▸ Directions for this task: I would like the entries transcribed word for word, please, with the pictures removed.

▸ Exercise materials:
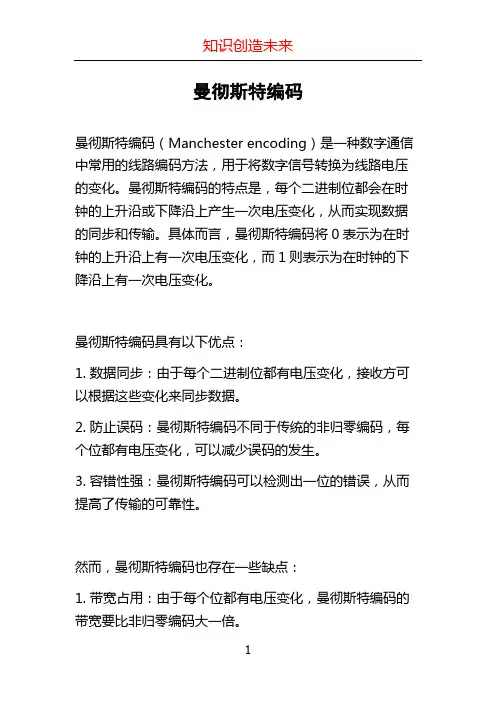 知识创造未来

曼彻斯特编码

曼彻斯特编码（Manchester encoding）是一种数字通信中常用的线路编码方法，用于将数字信号转换为线路电压的变化。曼彻斯特编码的特点是，每个二进制位都会在时钟的上升沿或下降沿上产生一次电压变化，从而实现数据的同步和传输。具体而言，曼彻斯特编码将 0 表示为在时钟的上升沿上有一次电压变化，而 1 则表示为在时钟的下降沿上有一次电压变化。

曼彻斯特编码具有以下优点：

1. 数据同步：由于每个二进制位都有电压变化，接收方可以根据这些变化来同步数据。

2. 防止误码：曼彻斯特编码不同于传统的非归零编码，每个位都有电压变化，可以减少误码的发生。

3. 容错性强：曼彻斯特编码可以检测出一位的错误，从而提高了传输的可靠性。

然而，曼彻斯特编码也存在一些缺点：

1. 带宽占用：由于每个位都有电压变化，曼彻斯特编码的带宽要比非归零编码大一倍。

1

▸ Reply:
 知识创造未来

曼彻斯特编码

曼彻斯特编码（Manchester encoding）是一种数字通信中常用的线路编码方法，用于将数字信号转换为线路电压的变化。曼彻斯特编码的特点是，每个二进制位都会在时钟的上升沿或下降沿上产生一次电压变化，从而实现数据的同步和传输。具体而言，曼彻斯特编码将 0 表示为在时钟的上升沿上有一次电压变化，而 1 则表示为在时钟的下降沿上有一次电压变化。

曼彻斯特编码具有以下优点：

1. 数据同步：由于每个二进制位都有电压变化，接收方可以根据这些变化来同步数据。

2. 防止误码：曼彻斯特编码不同于传统的非归零编码，每个位都有电压变化，可以减少误码的发生。

3. 容错性强：曼彻斯特编码可以检测出一位的错误，从而提高了传输的可靠性。

然而，曼彻斯特编码也存在一些缺点：

1. 带宽占用：由于每个位都有电压变化，曼彻斯特编码的带宽要比非归零编码大一倍。

1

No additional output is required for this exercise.